El horizonte en demasiados lugares del mundo, para demasiada población es el horror del mundo, continuo, día tras día, con contaminación irrespirable, países con todos sus ríos contaminados, también irrespirables, con los paisajes verdes abiertos en busca de minerales que son necesarios para las tecnologías de hoy en día. Lugares por donde yo estuve de paso, pero donde millones de personas viven. ¿A qué belleza tienen acceso?

¿Será la clase social el rasero que nos definirá como esclavos perpetuos de la voluntad de vida? Lugares donde el paisaje fue imponente son hoy parques temáticos con un similar paisaje imponente, reordenado, pero protegido por un cristal plástico, o quizá cuerdas rodeando el camino que no nos permitirán acercarnos al paisaje en sí. La vista, más o menos nítida quedará satisfecha, las fotografías darán fe de que yo -quien sea ese yo no importa- estuve ahí. Lo mismo la obra de arte, expuesta y protegida con distintos cordeles de seguridad de distintos materiales, sean rudas cuerdas, o bien cuerdas simbólicas como el precio de la entrada al museo que lo contiene, o cuerdas todavía más serpenteantes y transparentes, como la casi abolición con previa ridiculización de las humanidades en la educación.

Entonces, ¿cómo conseguir determinada actitud contemplativa frente a una obra de arte o frente a la conmovedora naturaleza? ¿Cómo abrazar este horror planetario de dimensiones inhumanas, tan alejado el espanto de la belleza, de lo que una vez aprendimos que era la buena vida y la vida buena en nuestro universo de educación platónica y aristotélica? Quizá tomándonos en serio a María Zambrano, leyéndola en profundidad, aplicando su método, escuchando también a sus antecesores. Es posible pensar nuevas formas que amplíen el discurso estético y ético, que, desde el arte, pero también desde la necesidad humana de la belleza den una salida a este estado en el que estamos presos y que se llama codicia, fealdad, cambio climático, horror del mundo que ya no es abrazable ni defendible por su inmensidad. Porque no hay horizonte que nos limite, como escribió Nietzsche en la Gaya ciencia.

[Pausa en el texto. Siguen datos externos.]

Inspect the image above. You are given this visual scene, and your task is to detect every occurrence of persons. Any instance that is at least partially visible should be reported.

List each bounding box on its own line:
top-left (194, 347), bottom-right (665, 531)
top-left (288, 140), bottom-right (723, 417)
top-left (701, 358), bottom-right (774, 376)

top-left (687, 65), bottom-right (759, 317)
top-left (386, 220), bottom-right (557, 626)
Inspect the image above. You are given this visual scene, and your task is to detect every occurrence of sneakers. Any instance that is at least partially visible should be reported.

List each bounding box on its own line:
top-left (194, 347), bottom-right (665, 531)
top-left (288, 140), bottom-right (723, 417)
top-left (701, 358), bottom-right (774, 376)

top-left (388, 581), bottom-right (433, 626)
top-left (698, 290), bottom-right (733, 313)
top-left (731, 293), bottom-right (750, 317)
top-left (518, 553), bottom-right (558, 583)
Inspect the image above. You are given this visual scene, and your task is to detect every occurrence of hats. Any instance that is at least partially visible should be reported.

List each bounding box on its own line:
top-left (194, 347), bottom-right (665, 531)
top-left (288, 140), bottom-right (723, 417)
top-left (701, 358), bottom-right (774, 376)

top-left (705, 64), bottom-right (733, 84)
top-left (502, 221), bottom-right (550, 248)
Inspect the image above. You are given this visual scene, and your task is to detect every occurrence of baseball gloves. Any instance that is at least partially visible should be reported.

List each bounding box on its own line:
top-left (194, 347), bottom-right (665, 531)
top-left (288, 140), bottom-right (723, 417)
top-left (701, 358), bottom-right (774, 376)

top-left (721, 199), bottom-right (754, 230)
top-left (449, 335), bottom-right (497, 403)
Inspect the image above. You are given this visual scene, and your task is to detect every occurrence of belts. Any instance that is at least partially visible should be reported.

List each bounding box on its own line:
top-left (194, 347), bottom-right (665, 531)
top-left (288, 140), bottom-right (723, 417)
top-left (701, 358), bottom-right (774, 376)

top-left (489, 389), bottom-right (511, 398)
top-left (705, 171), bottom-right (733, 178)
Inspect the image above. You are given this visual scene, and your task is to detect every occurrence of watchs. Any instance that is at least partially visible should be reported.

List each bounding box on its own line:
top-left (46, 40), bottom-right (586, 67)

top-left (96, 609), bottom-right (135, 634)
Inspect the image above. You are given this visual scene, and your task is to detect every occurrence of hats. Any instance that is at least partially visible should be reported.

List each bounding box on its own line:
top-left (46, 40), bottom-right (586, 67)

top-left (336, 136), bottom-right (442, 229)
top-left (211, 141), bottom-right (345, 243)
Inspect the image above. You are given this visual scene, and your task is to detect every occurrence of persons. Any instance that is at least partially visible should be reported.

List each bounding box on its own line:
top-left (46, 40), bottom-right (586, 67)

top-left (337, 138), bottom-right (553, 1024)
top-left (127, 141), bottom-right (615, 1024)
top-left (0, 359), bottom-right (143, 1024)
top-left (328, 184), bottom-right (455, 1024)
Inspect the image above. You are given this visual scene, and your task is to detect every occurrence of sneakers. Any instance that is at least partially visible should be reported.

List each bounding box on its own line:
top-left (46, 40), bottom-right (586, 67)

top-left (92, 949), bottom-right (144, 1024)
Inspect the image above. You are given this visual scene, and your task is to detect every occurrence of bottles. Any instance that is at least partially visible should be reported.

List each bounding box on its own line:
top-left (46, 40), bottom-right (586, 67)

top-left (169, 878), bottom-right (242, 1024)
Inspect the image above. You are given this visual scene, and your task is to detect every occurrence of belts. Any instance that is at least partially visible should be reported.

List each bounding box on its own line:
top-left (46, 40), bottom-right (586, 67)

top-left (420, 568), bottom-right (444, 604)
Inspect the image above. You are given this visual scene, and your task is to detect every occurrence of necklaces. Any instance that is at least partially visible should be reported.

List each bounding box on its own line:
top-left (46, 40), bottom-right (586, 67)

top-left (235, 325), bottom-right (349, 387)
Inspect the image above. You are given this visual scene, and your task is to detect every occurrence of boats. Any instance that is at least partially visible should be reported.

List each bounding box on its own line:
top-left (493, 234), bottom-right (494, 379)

Parafraseaba en el título la expresión que recoge Platón el diálogo Fedón, cuando Sócrates, dialogando con los amigos y a punto de tomar la cicuta que le hará cumplir con la condena que el pueblo ateniense le ha impuesto, recuerdaque un sueño lo visitaba a menudo, aconsejándole: “¡Sócrates, haz música y aplícate a ello!, y así lo hacía él, “en la convicción de que la filosofía era la más alta música, y que yo la practicaba”.

Escuchemos con atención la música de María Zambrano, quien incansablemente nos señala,en su filosofía, el camino a andar:

El claro del bosque es un centro en el que no siempre es posible entrar; desde la linde se le mira y el aparecer de algunas huellas de animales no ayuda a dar ese paso. Es otro reino que un alma habita y guarda. Algún pájaro avisa y llama a ir hasta donde vaya marcando su voz. Y se la obedece; luego no se encuentra nada, nada que no sea un lugar intacto que parece haberse abierto en ese solo instante y que nunca más se dará así. No hay que buscarlo. No hay que buscar. Es la lección inmediata de los claros del bosque: no hay que ir a buscarlos, ni tampoco a buscar nada de ellos. Nada determinado, prefigurado, consabido.[6]


[1] Zambrano, María (2009). Las palabras del regreso. Madrid: Cátedra.

[2] Zambrano, María (2012). “España y su pintura”, en Algunos lugares de la pintura.[Edición, introducción y notas de Pedro Chacón]. Madrid: Eutelequia, p. 49.

[3]Zambrano, María (1977). “El concierto”, en Claros del bosque. Barcelona: Seix Barral, p. 97.

[4]Zambrano, María (2007). “Consideraciones acerca de la poesía”, en Algunos lugares de la poesía. Madrid: Trotta, p. 61.

[5]Zambrano, María (2012). “La pintura en Ramón Gaya”, en Algunos lugares de la pintura, p. 138.

[6]Zambrano, María (1977). Claros del bosque. Barcelona: Seix Barral, p. 11.